Master Graduation Award für Sophie Apelmeier
Den Graduation Award des VWI für die beste Master-Arbeit erhielt Sophie Apelmeier von der TU Dresden. Ihr Thema waren „Subcontracting Options and Energy Awareness in Hybrid Flow Shop Scheduling“ (Möglichkeit des Subcontractings und Energieberücksichtigung bei der Ablaufplanung hybrider Flow Shop Umgebungen). Dabei hat die Wirtschaftsingenieurin die hybride Fließfertigung, bei der auf jeder Fertigungsstufe mehrere parallele Maschinen zur Verfügung stehen, unter der Prämisse untersucht, dass einzelne Jobs zur Bearbeitung auf einer oder mehreren Stufen unabhängig voneinander an einen externen Dienstleister (oder gegebenenfalls eine andere Abteilung/Fertigungsstraße) abgegeben werden können. Hypothese: Unter Berücksichtigung von Echtzeit-Energiekosten und unterschiedlichen Maschinenverbräuchen ist das Subcontracting von Jobs zu einem Pauschalpreis genau dann sinnvoll, wenn die Energiekosten einen der zwei täglichen Peaks in einem typischen Verlauf erreichen. Die Ergebnisse der Master-Arbeit lassen den Schluss zu, dass die Einbeziehung tagesaktueller Energiepreisverläufe und die Zusammenarbeit mit Dienstleistern für ein partielles Fertigungs-Outsourcing zur Kostenreduktion geeignet sind. Zusätzlich ergibt sich der Effekt, dass Produktionskapazitäten flexibler an schwankende Bedarfe angepasst werden können. Die Einbeziehung von Energiekosten und -verbräuchen in die Produktionsplanung sowie die Idee der Vernetzung und Zusammenarbeit mehrerer Fertigungsunternehmen, um eben diese Energiekosten signifikant zu senken, haben sich im Laufe der Untersuchungen als vielversprechender Ansatz herausgestellt.

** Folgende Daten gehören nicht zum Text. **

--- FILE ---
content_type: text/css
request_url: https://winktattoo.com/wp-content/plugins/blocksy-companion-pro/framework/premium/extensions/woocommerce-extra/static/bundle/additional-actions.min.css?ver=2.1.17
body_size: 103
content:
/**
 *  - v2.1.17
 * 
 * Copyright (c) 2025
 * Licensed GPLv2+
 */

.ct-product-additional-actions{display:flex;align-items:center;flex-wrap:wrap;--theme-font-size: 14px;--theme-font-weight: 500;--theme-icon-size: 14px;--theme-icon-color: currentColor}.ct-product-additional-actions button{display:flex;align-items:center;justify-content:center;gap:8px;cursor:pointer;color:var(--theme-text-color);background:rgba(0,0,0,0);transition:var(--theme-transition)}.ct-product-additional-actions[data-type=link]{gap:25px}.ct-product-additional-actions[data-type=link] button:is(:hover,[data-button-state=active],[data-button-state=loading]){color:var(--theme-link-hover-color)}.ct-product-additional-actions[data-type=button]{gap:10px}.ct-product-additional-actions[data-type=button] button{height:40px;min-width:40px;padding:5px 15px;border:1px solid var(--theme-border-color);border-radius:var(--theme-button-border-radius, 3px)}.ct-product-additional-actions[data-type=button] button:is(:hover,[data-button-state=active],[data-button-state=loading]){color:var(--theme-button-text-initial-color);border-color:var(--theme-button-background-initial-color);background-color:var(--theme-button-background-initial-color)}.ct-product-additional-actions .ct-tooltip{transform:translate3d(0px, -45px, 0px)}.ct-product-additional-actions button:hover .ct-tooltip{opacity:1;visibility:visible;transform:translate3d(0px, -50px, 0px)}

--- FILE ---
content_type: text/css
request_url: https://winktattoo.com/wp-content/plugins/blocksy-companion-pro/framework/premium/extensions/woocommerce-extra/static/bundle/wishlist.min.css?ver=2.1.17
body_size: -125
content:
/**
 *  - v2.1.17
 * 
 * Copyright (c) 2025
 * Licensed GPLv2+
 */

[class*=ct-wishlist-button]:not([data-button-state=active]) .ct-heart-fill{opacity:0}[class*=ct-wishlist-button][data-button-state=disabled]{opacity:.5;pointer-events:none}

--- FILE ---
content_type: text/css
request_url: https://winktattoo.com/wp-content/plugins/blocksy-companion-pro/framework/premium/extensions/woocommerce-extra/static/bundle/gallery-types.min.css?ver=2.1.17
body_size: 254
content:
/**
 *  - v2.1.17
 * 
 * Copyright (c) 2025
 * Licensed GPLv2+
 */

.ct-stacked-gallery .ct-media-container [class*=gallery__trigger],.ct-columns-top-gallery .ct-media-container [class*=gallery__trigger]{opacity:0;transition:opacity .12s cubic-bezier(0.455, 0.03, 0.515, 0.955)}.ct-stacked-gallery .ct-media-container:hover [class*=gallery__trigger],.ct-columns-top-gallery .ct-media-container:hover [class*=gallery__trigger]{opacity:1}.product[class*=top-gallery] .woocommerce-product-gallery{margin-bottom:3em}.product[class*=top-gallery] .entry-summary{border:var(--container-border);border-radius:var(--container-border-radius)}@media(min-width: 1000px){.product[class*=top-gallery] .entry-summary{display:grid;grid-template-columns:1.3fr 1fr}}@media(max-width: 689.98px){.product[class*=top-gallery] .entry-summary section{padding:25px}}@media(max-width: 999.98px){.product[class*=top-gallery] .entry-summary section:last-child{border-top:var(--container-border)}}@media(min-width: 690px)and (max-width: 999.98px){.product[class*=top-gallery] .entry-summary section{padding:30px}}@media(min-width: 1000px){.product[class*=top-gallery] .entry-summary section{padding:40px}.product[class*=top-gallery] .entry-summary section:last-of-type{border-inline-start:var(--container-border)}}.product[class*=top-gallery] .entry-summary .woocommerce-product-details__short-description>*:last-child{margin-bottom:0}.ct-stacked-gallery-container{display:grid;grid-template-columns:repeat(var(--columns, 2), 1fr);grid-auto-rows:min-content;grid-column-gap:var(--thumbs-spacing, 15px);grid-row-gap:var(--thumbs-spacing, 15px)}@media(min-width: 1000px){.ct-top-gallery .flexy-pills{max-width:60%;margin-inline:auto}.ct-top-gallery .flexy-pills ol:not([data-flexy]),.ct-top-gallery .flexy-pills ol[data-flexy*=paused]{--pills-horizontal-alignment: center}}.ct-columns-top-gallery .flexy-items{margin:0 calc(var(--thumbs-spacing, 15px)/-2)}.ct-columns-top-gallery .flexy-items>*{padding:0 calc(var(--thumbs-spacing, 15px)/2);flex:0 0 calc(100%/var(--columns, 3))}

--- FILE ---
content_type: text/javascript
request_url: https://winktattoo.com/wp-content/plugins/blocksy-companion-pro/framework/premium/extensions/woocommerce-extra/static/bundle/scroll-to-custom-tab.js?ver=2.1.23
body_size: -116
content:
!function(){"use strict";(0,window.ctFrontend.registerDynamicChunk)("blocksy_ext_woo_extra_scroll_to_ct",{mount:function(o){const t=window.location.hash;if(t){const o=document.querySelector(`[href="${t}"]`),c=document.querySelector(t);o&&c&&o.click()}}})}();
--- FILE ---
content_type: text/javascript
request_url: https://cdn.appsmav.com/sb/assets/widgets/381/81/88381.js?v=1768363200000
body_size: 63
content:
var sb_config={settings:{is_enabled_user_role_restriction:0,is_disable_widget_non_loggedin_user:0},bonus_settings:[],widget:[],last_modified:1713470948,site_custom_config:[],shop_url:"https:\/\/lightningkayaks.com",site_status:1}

Jährliche Ausschreibung geplant
Anlass für die erstmalige Auslobung des Preises war der Start des Studiengangs Wirtschaftsingenieurwesen an der Technischen Universität Berlin vor 90 Jahren. Echte Inter- und Multidisziplinarität sind seit 1927 Markenzeichen dieses Studienganges, was ihn zum Erfolgsmodell in der deutschen Wissenschaftslandschaft gemacht hat. Heute wird der Studiengang an über 150 Hochschulen angeboten und als Exportschlager weltweit imitiert. Der VWI will die Graduation Awards für Bachelor- und Masterarbeiten von nun an regelmäßig einmal im Jahr vergeben. 2017 waren die Auszeichnungen mit 500 Euro (Bachelor) und 1000 Euro (Master) dotiert.